⚗️Lab: Exploiting server-side parameter pollution in a query string

Loginportswigger.net

To solve the lab, log in as the administrator and delete carlos.

SOLUTIONS

METHOD ONE

• Open Burp Suite and Visit the target URL

• Click on My account

• Click on Forget Password

• View the forgetPassword.js file

• Resend the Forget password link to repeater and add a field as reset_token

%26field=reset_token

• Send the request and copy the URL

• Open the link in the browser

• Enter a new password and confirm it

• Delete the user Carlos

METHOD TWO

1. In Burp's browser, trigger a password reset for the administrator user.

2. In Proxy > HTTP history, notice the POST /forgot-password request and the related /static/js/forgotPassword.js JavaScript file.

3. Right-click the POST /forgot-password request and select Send to Repeater.

4. In the Repeater tab, resend the request to confirm that the response is consistent.

5. Change the value of the username parameter from administrator to an invalid username, such as administratorx. Send the request. Notice that this results in an Invalid username error message.

6. Attempt to add a second parameter-value pair to the server-side request using a URL-encoded & character. For example, add URL-encoded &x=y:

   username=administrator%26x=y

   Send the request. Notice that this returns a Parameter is not supported error message. This suggests that the internal API may have interpreted &x=y as a separate parameter, instead of part of the username.

7. Attempt to truncate the server-side query string using a URL-encoded # character:

   username=administrator%23

   Send the request. Notice that this returns a Field not specified error message. This suggests that the server-side query may include an additional parameter called field, which has been removed by the # character.

8. Add a field parameter with an invalid value to the request. Truncate the query string after the added parameter-value pair. For example, add URL-encoded &field=x#:

   username=administrator%26field=x%23

   Send the request. Notice that this results in an Invalid field error message. This suggests that the server-side application may recognize the injected field parameter.

9. Brute-force the value of the field parameter:

   1. Right-click the POST /forgot-password request and select Send to Intruder.

   2. In the Intruder tab, add a payload position to the value of the field parameter as follows:

      username=administrator%26field=§x§%23

   3. In Intruder > Payloads, click Add from list. Select the built-in Server-side variable names payload list, then start the attack.

   4. Review the results. Notice that the requests with the username and email payloads both return a 200 response.

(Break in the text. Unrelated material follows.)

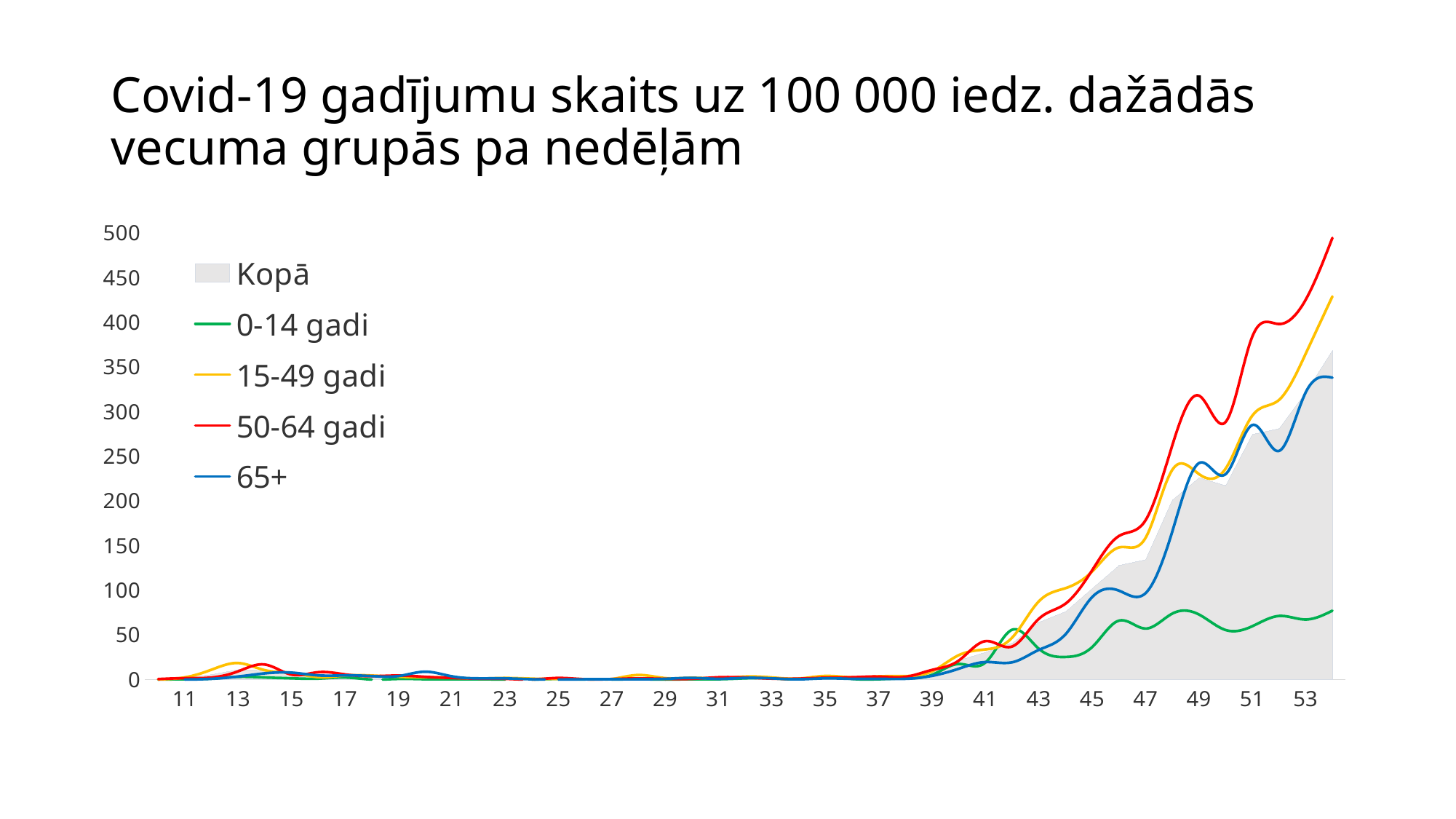
At week 49, which is larger: the value for 0-14 gadi or the value for 65+? 65+ Is the value for 65+ at the last week shown greater or less than 300? greater What kind of chart is shown on the slide? combination area and line chart Is the value for 50-64 gadi at the last week shown greater or less than 450? greater Which age group has the lowest value at the last week shown (week 54)? 0-14 gadi Is the value for 15-49 gadi at the last week shown greater or less than 400? greater Do the values for 50-64 gadi generally rise or fall from week 39 to week 54? rise How many series does the legend list? 5 At the last week shown, which is larger: the value for 50-64 gadi or the value for 65+? 50-64 gadi Which age group has the highest value at the last week shown (week 54)? 50-64 gadi Which series is drawn as a shaded grey area rather than a line? Kopā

10. Change the value of the field parameter from x# to email:

    username=administrator%26field=email%23

    Send the request. Notice that this returns the original response. This suggests that email is a valid field type.

11. In Proxy > HTTP history, review the /static/js/forgotPassword.js JavaScript file. Notice the password reset endpoint, which refers to the reset_token parameter:

    /forgot-password?reset_token=${resetToken}

12. In the Repeater tab, change the value of the field parameter from email to reset_token:

    username=administrator%26field=reset_token%23

    Send the request. Notice that this returns a password reset token. Make a note of this.

13. In Burp's browser, enter the password reset endpoint in the address bar. Add your password reset token as the value of the reset_token parameter . For example:

    /forgot-password?reset_token=123456789

14. Set a new password.

15. Log in as the administrator user using your password.

16. Go to the Admin panel and delete carlos to solve the lab.